题解 | #链表的回文结构#

/*
struct ListNode {
    int val;
    struct ListNode *next;
    ListNode(int x) : val(x), next(NULL) {} //这个是构造函数
};*/
class PalindromeList 
{
public:
    struct ListNode* middleNode(struct ListNode* head, int* number)
{
    struct ListNode* fast = head;//快指针
    struct ListNode* slow = head;//慢指针

    while (fast && fast->next)//注意这里不能写成fast->next && fast，不这样写的目的是利用短路效应防止空指针解引用
    {
        slow = slow->next;
        fast = fast->next->next;
        (*number)++;
    }
    return slow;
}
bool chkPalindrome(struct ListNode* head)
{
    if (head == NULL)
    {
        return false;
    }
    else if (head->next == NULL)//只有一个节点的情况
    {
        return true;
    }
    //后面的链表一定是携带有两个或以上数量的节点

    //1.逆转链表
    int number = 0;
    struct ListNode* mid = middleNode(head, &number);
    struct ListNode* cache0 = mid;
    struct ListNode* cache1 = mid->next;
    struct ListNode* cache2 = NULL;
    if (cache1 && cache1->next != NULL)
    {
        cache2 = mid->next->next;
    }
    else
    {
        cache2 = NULL;
    }
    while (cache1 != NULL)
    {
        cache1->next = cache0;
        cache0 = cache1;
        cache1 = cache2;
        if (cache2 != NULL)
            cache2 = cache2->next;
    }
    //2.开始比较判断
    //最后从两端的head和cache0开始比较
    while (number)
    {
        if (head->val != cache0->val)
        {
            return false;
        }
        head = head->next;
        cache0 = cache0->next;
        number--;
    }
    return true;
}
};
//先找到中间节点再相加两个节点的val看是否为定值

» **所示记录**

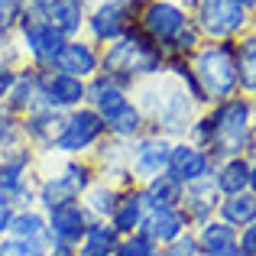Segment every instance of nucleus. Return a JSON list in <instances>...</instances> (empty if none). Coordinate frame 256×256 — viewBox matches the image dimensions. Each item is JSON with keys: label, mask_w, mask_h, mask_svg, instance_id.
Returning <instances> with one entry per match:
<instances>
[{"label": "nucleus", "mask_w": 256, "mask_h": 256, "mask_svg": "<svg viewBox=\"0 0 256 256\" xmlns=\"http://www.w3.org/2000/svg\"><path fill=\"white\" fill-rule=\"evenodd\" d=\"M6 237H20V240H32V244H46V211L32 208H16L10 220V234Z\"/></svg>", "instance_id": "32"}, {"label": "nucleus", "mask_w": 256, "mask_h": 256, "mask_svg": "<svg viewBox=\"0 0 256 256\" xmlns=\"http://www.w3.org/2000/svg\"><path fill=\"white\" fill-rule=\"evenodd\" d=\"M253 30H256V13H253Z\"/></svg>", "instance_id": "51"}, {"label": "nucleus", "mask_w": 256, "mask_h": 256, "mask_svg": "<svg viewBox=\"0 0 256 256\" xmlns=\"http://www.w3.org/2000/svg\"><path fill=\"white\" fill-rule=\"evenodd\" d=\"M175 4H178V6H185V10H188V13H192V10H194V6H198V0H175Z\"/></svg>", "instance_id": "46"}, {"label": "nucleus", "mask_w": 256, "mask_h": 256, "mask_svg": "<svg viewBox=\"0 0 256 256\" xmlns=\"http://www.w3.org/2000/svg\"><path fill=\"white\" fill-rule=\"evenodd\" d=\"M143 198H146V204H166V208H178V201H182V185L172 178L169 172H162V175H152L150 182H143Z\"/></svg>", "instance_id": "33"}, {"label": "nucleus", "mask_w": 256, "mask_h": 256, "mask_svg": "<svg viewBox=\"0 0 256 256\" xmlns=\"http://www.w3.org/2000/svg\"><path fill=\"white\" fill-rule=\"evenodd\" d=\"M26 13H30V4H26V0H0V30L16 32V26L23 23Z\"/></svg>", "instance_id": "37"}, {"label": "nucleus", "mask_w": 256, "mask_h": 256, "mask_svg": "<svg viewBox=\"0 0 256 256\" xmlns=\"http://www.w3.org/2000/svg\"><path fill=\"white\" fill-rule=\"evenodd\" d=\"M120 4H126V6H133V10H140V6H146L150 0H120Z\"/></svg>", "instance_id": "45"}, {"label": "nucleus", "mask_w": 256, "mask_h": 256, "mask_svg": "<svg viewBox=\"0 0 256 256\" xmlns=\"http://www.w3.org/2000/svg\"><path fill=\"white\" fill-rule=\"evenodd\" d=\"M250 192L256 194V162H253V169H250Z\"/></svg>", "instance_id": "47"}, {"label": "nucleus", "mask_w": 256, "mask_h": 256, "mask_svg": "<svg viewBox=\"0 0 256 256\" xmlns=\"http://www.w3.org/2000/svg\"><path fill=\"white\" fill-rule=\"evenodd\" d=\"M13 39H16L20 52H23V62L32 65V68H39V72L56 68L58 52H62L65 42H68V39H65L62 32H58L56 26L49 23V20L39 16V13H32V10L26 13L23 23L16 26Z\"/></svg>", "instance_id": "9"}, {"label": "nucleus", "mask_w": 256, "mask_h": 256, "mask_svg": "<svg viewBox=\"0 0 256 256\" xmlns=\"http://www.w3.org/2000/svg\"><path fill=\"white\" fill-rule=\"evenodd\" d=\"M91 162H94V169H98V178L117 182L120 188L136 185V182L130 178V143H124V140L107 136L104 143L94 150Z\"/></svg>", "instance_id": "18"}, {"label": "nucleus", "mask_w": 256, "mask_h": 256, "mask_svg": "<svg viewBox=\"0 0 256 256\" xmlns=\"http://www.w3.org/2000/svg\"><path fill=\"white\" fill-rule=\"evenodd\" d=\"M204 42H208V39L201 36V30L194 26V20H192V23H188L185 30L178 32V39H175V42L169 46V52H166V56H182V58H192V56H194V52H198Z\"/></svg>", "instance_id": "35"}, {"label": "nucleus", "mask_w": 256, "mask_h": 256, "mask_svg": "<svg viewBox=\"0 0 256 256\" xmlns=\"http://www.w3.org/2000/svg\"><path fill=\"white\" fill-rule=\"evenodd\" d=\"M133 91H126L124 84H117L110 75H104V72H98V75L88 82L84 88V104L94 107L98 114H107L114 104H120V100H126Z\"/></svg>", "instance_id": "27"}, {"label": "nucleus", "mask_w": 256, "mask_h": 256, "mask_svg": "<svg viewBox=\"0 0 256 256\" xmlns=\"http://www.w3.org/2000/svg\"><path fill=\"white\" fill-rule=\"evenodd\" d=\"M237 75H240V94L256 98V30H246L237 39Z\"/></svg>", "instance_id": "30"}, {"label": "nucleus", "mask_w": 256, "mask_h": 256, "mask_svg": "<svg viewBox=\"0 0 256 256\" xmlns=\"http://www.w3.org/2000/svg\"><path fill=\"white\" fill-rule=\"evenodd\" d=\"M117 246H120V234L107 220H91V227H88V234L82 237L75 256H114Z\"/></svg>", "instance_id": "29"}, {"label": "nucleus", "mask_w": 256, "mask_h": 256, "mask_svg": "<svg viewBox=\"0 0 256 256\" xmlns=\"http://www.w3.org/2000/svg\"><path fill=\"white\" fill-rule=\"evenodd\" d=\"M253 104H256V98H253Z\"/></svg>", "instance_id": "52"}, {"label": "nucleus", "mask_w": 256, "mask_h": 256, "mask_svg": "<svg viewBox=\"0 0 256 256\" xmlns=\"http://www.w3.org/2000/svg\"><path fill=\"white\" fill-rule=\"evenodd\" d=\"M23 117L20 114H13L10 107H0V152L4 150H10V146H16V143H23Z\"/></svg>", "instance_id": "34"}, {"label": "nucleus", "mask_w": 256, "mask_h": 256, "mask_svg": "<svg viewBox=\"0 0 256 256\" xmlns=\"http://www.w3.org/2000/svg\"><path fill=\"white\" fill-rule=\"evenodd\" d=\"M39 78L42 72L32 68V65H20L16 68V78H13V88H10V98H6V107L13 114H30L32 107H39Z\"/></svg>", "instance_id": "26"}, {"label": "nucleus", "mask_w": 256, "mask_h": 256, "mask_svg": "<svg viewBox=\"0 0 256 256\" xmlns=\"http://www.w3.org/2000/svg\"><path fill=\"white\" fill-rule=\"evenodd\" d=\"M143 218H146L143 188H140V185H130V188H124V192H120V201H117V208H114V214H110V220H107V224H110L120 237H130V234H136L140 227H143Z\"/></svg>", "instance_id": "22"}, {"label": "nucleus", "mask_w": 256, "mask_h": 256, "mask_svg": "<svg viewBox=\"0 0 256 256\" xmlns=\"http://www.w3.org/2000/svg\"><path fill=\"white\" fill-rule=\"evenodd\" d=\"M240 4H244V6H246L250 13H256V0H240Z\"/></svg>", "instance_id": "48"}, {"label": "nucleus", "mask_w": 256, "mask_h": 256, "mask_svg": "<svg viewBox=\"0 0 256 256\" xmlns=\"http://www.w3.org/2000/svg\"><path fill=\"white\" fill-rule=\"evenodd\" d=\"M88 227H91V214L82 201L46 211V246H49V253H75Z\"/></svg>", "instance_id": "12"}, {"label": "nucleus", "mask_w": 256, "mask_h": 256, "mask_svg": "<svg viewBox=\"0 0 256 256\" xmlns=\"http://www.w3.org/2000/svg\"><path fill=\"white\" fill-rule=\"evenodd\" d=\"M188 23H192V13L175 0H150L146 6L136 10V30L146 39H152L162 52H169V46L178 39V32Z\"/></svg>", "instance_id": "10"}, {"label": "nucleus", "mask_w": 256, "mask_h": 256, "mask_svg": "<svg viewBox=\"0 0 256 256\" xmlns=\"http://www.w3.org/2000/svg\"><path fill=\"white\" fill-rule=\"evenodd\" d=\"M107 124V136L114 140H124V143H133L136 136H143L146 130H150V124H146V114L140 110V104L133 100V94L126 100H120V104H114L107 114H100Z\"/></svg>", "instance_id": "20"}, {"label": "nucleus", "mask_w": 256, "mask_h": 256, "mask_svg": "<svg viewBox=\"0 0 256 256\" xmlns=\"http://www.w3.org/2000/svg\"><path fill=\"white\" fill-rule=\"evenodd\" d=\"M120 192H124V188H120L117 182H107V178L94 182L82 198V204L88 208L91 220H110L114 208H117V201H120Z\"/></svg>", "instance_id": "28"}, {"label": "nucleus", "mask_w": 256, "mask_h": 256, "mask_svg": "<svg viewBox=\"0 0 256 256\" xmlns=\"http://www.w3.org/2000/svg\"><path fill=\"white\" fill-rule=\"evenodd\" d=\"M133 100L146 114L150 133H159L166 140H185L192 124H194V117L201 114V107L185 94V88L169 75L143 82L133 91Z\"/></svg>", "instance_id": "2"}, {"label": "nucleus", "mask_w": 256, "mask_h": 256, "mask_svg": "<svg viewBox=\"0 0 256 256\" xmlns=\"http://www.w3.org/2000/svg\"><path fill=\"white\" fill-rule=\"evenodd\" d=\"M136 26V10L120 0H91V10L84 20V36L94 46H110L117 39H124L126 32Z\"/></svg>", "instance_id": "11"}, {"label": "nucleus", "mask_w": 256, "mask_h": 256, "mask_svg": "<svg viewBox=\"0 0 256 256\" xmlns=\"http://www.w3.org/2000/svg\"><path fill=\"white\" fill-rule=\"evenodd\" d=\"M26 4H30V10H32V13H39V16H42V13L49 10L56 0H26Z\"/></svg>", "instance_id": "43"}, {"label": "nucleus", "mask_w": 256, "mask_h": 256, "mask_svg": "<svg viewBox=\"0 0 256 256\" xmlns=\"http://www.w3.org/2000/svg\"><path fill=\"white\" fill-rule=\"evenodd\" d=\"M39 166H42V156L30 143H16L4 150L0 152V194H6L16 208H32Z\"/></svg>", "instance_id": "7"}, {"label": "nucleus", "mask_w": 256, "mask_h": 256, "mask_svg": "<svg viewBox=\"0 0 256 256\" xmlns=\"http://www.w3.org/2000/svg\"><path fill=\"white\" fill-rule=\"evenodd\" d=\"M10 42H13V32H4V30H0V52H4Z\"/></svg>", "instance_id": "44"}, {"label": "nucleus", "mask_w": 256, "mask_h": 256, "mask_svg": "<svg viewBox=\"0 0 256 256\" xmlns=\"http://www.w3.org/2000/svg\"><path fill=\"white\" fill-rule=\"evenodd\" d=\"M218 204H220V192L214 188L211 178L192 182V185L182 188L178 208H182V214L188 218L192 227H201V224H208L211 218H218Z\"/></svg>", "instance_id": "19"}, {"label": "nucleus", "mask_w": 256, "mask_h": 256, "mask_svg": "<svg viewBox=\"0 0 256 256\" xmlns=\"http://www.w3.org/2000/svg\"><path fill=\"white\" fill-rule=\"evenodd\" d=\"M156 250L159 246L150 244V240L136 230V234H130V237H120V246H117L114 256H156Z\"/></svg>", "instance_id": "38"}, {"label": "nucleus", "mask_w": 256, "mask_h": 256, "mask_svg": "<svg viewBox=\"0 0 256 256\" xmlns=\"http://www.w3.org/2000/svg\"><path fill=\"white\" fill-rule=\"evenodd\" d=\"M84 88H88V82H82V78H72L65 72L49 68L39 78V104L56 114L78 110L84 104Z\"/></svg>", "instance_id": "14"}, {"label": "nucleus", "mask_w": 256, "mask_h": 256, "mask_svg": "<svg viewBox=\"0 0 256 256\" xmlns=\"http://www.w3.org/2000/svg\"><path fill=\"white\" fill-rule=\"evenodd\" d=\"M100 72L124 84L126 91H136L143 82L166 75V52L133 26L124 39L100 49Z\"/></svg>", "instance_id": "3"}, {"label": "nucleus", "mask_w": 256, "mask_h": 256, "mask_svg": "<svg viewBox=\"0 0 256 256\" xmlns=\"http://www.w3.org/2000/svg\"><path fill=\"white\" fill-rule=\"evenodd\" d=\"M107 140V124L94 107L82 104L78 110L62 114L56 140L49 143V150L42 152V159H91L94 150Z\"/></svg>", "instance_id": "6"}, {"label": "nucleus", "mask_w": 256, "mask_h": 256, "mask_svg": "<svg viewBox=\"0 0 256 256\" xmlns=\"http://www.w3.org/2000/svg\"><path fill=\"white\" fill-rule=\"evenodd\" d=\"M52 166H39L36 175V208L56 211L62 204H75L98 182V169L91 159H46Z\"/></svg>", "instance_id": "4"}, {"label": "nucleus", "mask_w": 256, "mask_h": 256, "mask_svg": "<svg viewBox=\"0 0 256 256\" xmlns=\"http://www.w3.org/2000/svg\"><path fill=\"white\" fill-rule=\"evenodd\" d=\"M13 214H16V204H13L6 194H0V237H6L10 234V220Z\"/></svg>", "instance_id": "41"}, {"label": "nucleus", "mask_w": 256, "mask_h": 256, "mask_svg": "<svg viewBox=\"0 0 256 256\" xmlns=\"http://www.w3.org/2000/svg\"><path fill=\"white\" fill-rule=\"evenodd\" d=\"M156 256H172V253L169 250H156Z\"/></svg>", "instance_id": "49"}, {"label": "nucleus", "mask_w": 256, "mask_h": 256, "mask_svg": "<svg viewBox=\"0 0 256 256\" xmlns=\"http://www.w3.org/2000/svg\"><path fill=\"white\" fill-rule=\"evenodd\" d=\"M172 256H201V246H198V234H194V227H188L182 237H175L169 246H166Z\"/></svg>", "instance_id": "39"}, {"label": "nucleus", "mask_w": 256, "mask_h": 256, "mask_svg": "<svg viewBox=\"0 0 256 256\" xmlns=\"http://www.w3.org/2000/svg\"><path fill=\"white\" fill-rule=\"evenodd\" d=\"M198 234L201 256H240L237 250V230L230 224H224L220 218H211L208 224L194 227Z\"/></svg>", "instance_id": "25"}, {"label": "nucleus", "mask_w": 256, "mask_h": 256, "mask_svg": "<svg viewBox=\"0 0 256 256\" xmlns=\"http://www.w3.org/2000/svg\"><path fill=\"white\" fill-rule=\"evenodd\" d=\"M175 140H166L159 133L146 130L143 136H136L130 143V178L136 185L150 182L152 175H162L166 166H169V152H172Z\"/></svg>", "instance_id": "13"}, {"label": "nucleus", "mask_w": 256, "mask_h": 256, "mask_svg": "<svg viewBox=\"0 0 256 256\" xmlns=\"http://www.w3.org/2000/svg\"><path fill=\"white\" fill-rule=\"evenodd\" d=\"M192 20L208 42H237L246 30H253V13L240 0H198Z\"/></svg>", "instance_id": "8"}, {"label": "nucleus", "mask_w": 256, "mask_h": 256, "mask_svg": "<svg viewBox=\"0 0 256 256\" xmlns=\"http://www.w3.org/2000/svg\"><path fill=\"white\" fill-rule=\"evenodd\" d=\"M198 143L214 162L230 156H246V150L256 140V104L246 94H234V98L211 104L194 117L188 136Z\"/></svg>", "instance_id": "1"}, {"label": "nucleus", "mask_w": 256, "mask_h": 256, "mask_svg": "<svg viewBox=\"0 0 256 256\" xmlns=\"http://www.w3.org/2000/svg\"><path fill=\"white\" fill-rule=\"evenodd\" d=\"M250 169L253 162L246 156H230V159H220L214 162V188L220 192V198H230V194H240V192H250Z\"/></svg>", "instance_id": "23"}, {"label": "nucleus", "mask_w": 256, "mask_h": 256, "mask_svg": "<svg viewBox=\"0 0 256 256\" xmlns=\"http://www.w3.org/2000/svg\"><path fill=\"white\" fill-rule=\"evenodd\" d=\"M192 75L198 78L204 91L208 107L240 94V75H237V42H204L192 58Z\"/></svg>", "instance_id": "5"}, {"label": "nucleus", "mask_w": 256, "mask_h": 256, "mask_svg": "<svg viewBox=\"0 0 256 256\" xmlns=\"http://www.w3.org/2000/svg\"><path fill=\"white\" fill-rule=\"evenodd\" d=\"M56 72H65L72 78H82V82H91L100 72V46H94L88 36H75L62 46L56 58Z\"/></svg>", "instance_id": "17"}, {"label": "nucleus", "mask_w": 256, "mask_h": 256, "mask_svg": "<svg viewBox=\"0 0 256 256\" xmlns=\"http://www.w3.org/2000/svg\"><path fill=\"white\" fill-rule=\"evenodd\" d=\"M237 250L240 256H256V220L237 230Z\"/></svg>", "instance_id": "40"}, {"label": "nucleus", "mask_w": 256, "mask_h": 256, "mask_svg": "<svg viewBox=\"0 0 256 256\" xmlns=\"http://www.w3.org/2000/svg\"><path fill=\"white\" fill-rule=\"evenodd\" d=\"M13 78H16V68H13V65H4V62H0V107L6 104V98H10Z\"/></svg>", "instance_id": "42"}, {"label": "nucleus", "mask_w": 256, "mask_h": 256, "mask_svg": "<svg viewBox=\"0 0 256 256\" xmlns=\"http://www.w3.org/2000/svg\"><path fill=\"white\" fill-rule=\"evenodd\" d=\"M188 227H192V224H188V218L182 214V208L146 204V218H143L140 234H143L150 244H156L159 250H166V246H169L175 237H182Z\"/></svg>", "instance_id": "16"}, {"label": "nucleus", "mask_w": 256, "mask_h": 256, "mask_svg": "<svg viewBox=\"0 0 256 256\" xmlns=\"http://www.w3.org/2000/svg\"><path fill=\"white\" fill-rule=\"evenodd\" d=\"M218 218L224 220V224H230L234 230L253 224L256 220V194L253 192H240V194H230V198H220Z\"/></svg>", "instance_id": "31"}, {"label": "nucleus", "mask_w": 256, "mask_h": 256, "mask_svg": "<svg viewBox=\"0 0 256 256\" xmlns=\"http://www.w3.org/2000/svg\"><path fill=\"white\" fill-rule=\"evenodd\" d=\"M88 10H91V0H56L42 16L49 20L65 39H75V36H84Z\"/></svg>", "instance_id": "24"}, {"label": "nucleus", "mask_w": 256, "mask_h": 256, "mask_svg": "<svg viewBox=\"0 0 256 256\" xmlns=\"http://www.w3.org/2000/svg\"><path fill=\"white\" fill-rule=\"evenodd\" d=\"M49 256H75V253H49Z\"/></svg>", "instance_id": "50"}, {"label": "nucleus", "mask_w": 256, "mask_h": 256, "mask_svg": "<svg viewBox=\"0 0 256 256\" xmlns=\"http://www.w3.org/2000/svg\"><path fill=\"white\" fill-rule=\"evenodd\" d=\"M166 172H169L172 178L185 188V185H192V182L211 178V175H214V159L208 156L198 143H192V140H175Z\"/></svg>", "instance_id": "15"}, {"label": "nucleus", "mask_w": 256, "mask_h": 256, "mask_svg": "<svg viewBox=\"0 0 256 256\" xmlns=\"http://www.w3.org/2000/svg\"><path fill=\"white\" fill-rule=\"evenodd\" d=\"M0 256H49V246L20 237H0Z\"/></svg>", "instance_id": "36"}, {"label": "nucleus", "mask_w": 256, "mask_h": 256, "mask_svg": "<svg viewBox=\"0 0 256 256\" xmlns=\"http://www.w3.org/2000/svg\"><path fill=\"white\" fill-rule=\"evenodd\" d=\"M58 124H62V114H56V110H49V107H32L30 114H23V143H30L32 150L42 156L46 150H49V143L56 140V133H58Z\"/></svg>", "instance_id": "21"}]
</instances>
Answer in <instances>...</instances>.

» **题目要求 A**
请照录链表回文题解中的一段，从含有“while (fast &&”的词语起，到“chkPalindrome(struct ListNode* head)”止。
» **题目要求 B**
按链表回文题解的注释，快慢指针循环的条件为何不能写成 fast->next && fast？

» **输出结果 A**
while (fast && fast->next)//注意这里不能写成fast->next && fast，不这样写的目的是利用短路效应防止空指针解引用
    {
        slow = slow->next;
        fast = fast->next->next;
        (*number)++;
    }
    return slow;
}
bool chkPalindrome(struct ListNode* head)

» **输出结果 B**
为了利用短路效应防止空指针解引用。